Quoted passage Block Start

Objective: To test the hypothesis that cigarette smoking protects against the development of PD.
Background: Smoking has been inversely associated with PD in many studies, but whether this reflects a biologic effect on the underlying disease process or merely confounding or selection bias remains uncertain.
Methods: The authors compared smoking histories in male twin pairs identified from the National Academy of Sciences--National Research Council World War II Veteran Twins Cohort. The amount of cigarettes smoked (in pack-years) was collected until the time of PD onset in the affected twin or until the time of death for the unaffected twin, whichever came first. Differences in pack-years smoked until PD onset and until 10 and 20 years before onset were compared using paired t-tests. Comparisons were made overall and stratified by zygosity and concordance for PD. To assess the role of shared environment, correlation for smoking behaviors was compared between pairs concordant and discordant for PD.

Quoted passage Block End
Record excerpts Block Start

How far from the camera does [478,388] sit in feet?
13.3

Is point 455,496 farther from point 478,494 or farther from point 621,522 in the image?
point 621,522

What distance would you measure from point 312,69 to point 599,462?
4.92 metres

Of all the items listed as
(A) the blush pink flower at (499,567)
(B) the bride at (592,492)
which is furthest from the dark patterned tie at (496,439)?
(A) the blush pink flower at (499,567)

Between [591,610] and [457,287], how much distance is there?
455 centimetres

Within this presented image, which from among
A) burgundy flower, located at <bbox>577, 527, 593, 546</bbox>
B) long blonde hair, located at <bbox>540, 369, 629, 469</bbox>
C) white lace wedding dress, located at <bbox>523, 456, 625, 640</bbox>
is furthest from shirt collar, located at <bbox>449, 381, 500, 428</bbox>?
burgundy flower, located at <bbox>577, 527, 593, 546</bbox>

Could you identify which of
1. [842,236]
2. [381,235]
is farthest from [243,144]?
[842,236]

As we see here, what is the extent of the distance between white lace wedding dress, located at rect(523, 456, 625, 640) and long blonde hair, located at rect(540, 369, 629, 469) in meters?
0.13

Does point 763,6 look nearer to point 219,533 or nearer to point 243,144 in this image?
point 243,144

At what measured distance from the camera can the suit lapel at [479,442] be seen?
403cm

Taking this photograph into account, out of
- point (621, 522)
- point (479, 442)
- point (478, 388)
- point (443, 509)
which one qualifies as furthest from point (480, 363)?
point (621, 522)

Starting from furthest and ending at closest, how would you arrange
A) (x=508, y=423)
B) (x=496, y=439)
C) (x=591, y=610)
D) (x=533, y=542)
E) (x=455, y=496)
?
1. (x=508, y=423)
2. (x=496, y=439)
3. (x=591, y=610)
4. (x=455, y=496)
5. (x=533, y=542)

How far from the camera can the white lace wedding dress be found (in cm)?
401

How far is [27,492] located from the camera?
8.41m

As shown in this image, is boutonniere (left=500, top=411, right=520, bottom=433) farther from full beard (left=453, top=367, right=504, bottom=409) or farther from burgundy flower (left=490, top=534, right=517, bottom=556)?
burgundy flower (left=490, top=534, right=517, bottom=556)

Record excerpts Block End

◆ What this exercise asks:
1 > Reproduce word for word the part of the abstract on smoking and PD that begins at the words that have "Background: Smoking has" and stops after "bias remains uncertain.".
2 > Carry the abstract on smoking and PD forward from its final sentence.
The entries come from a different source than the abstract on smoking and PD.

◆ Solved problems:
1 >
Background: Smoking has been inversely associated with PD in many studies, but whether this reflects a biologic effect on the underlying disease process or merely confounding or selection bias remains uncertain.

2 >
Results: Detailed smoking histories were available for 113 twin pairs in which at least one twin had PD (discordant pairs: 43 monozygotic [MZ], 50 dizygotic [DZ]; concordant pairs: 10 MZ, 10 DZ). Within-pair correlation for ever smoking was high in MZ pairs (phi = 0.47, p = 0.001) but not in DZ pairs (phi = 0.007, p = 0.96). In 33 discordant MZ pairs and 39 discordant DZ pairs in which at least one twin had smoked, the twins without PD smoked more than their brothers smoked (32.5 vs. 22.7 pack-years, p = 0.026). This was more marked in the MZ pairs (37.1 vs. 25.3 pack-years, p = 0.077) than in the DZ pairs (28.6 vs. 20.5 pack-years, p = 0.17). A similar relationship was seen when smoking dose was calculated only until 10 years before PD onset, suggesting that the lower dose of smoking in the twin with PD was not the result of early, undiagnosed disease.
Conclusion: Within twin pairs, risk of PD is inversely correlated with the dose (in pack-years) of cigarette smoking. This effect is most pronounced in MZ twins, despite the high correlation for smoking. Because MZ twins are genetically identical and are similar behaviorally, this difference is unlikely to result from either genetic factors or environmental confounders. These results are compatible with a true biologic protective effect of cigarette smoking.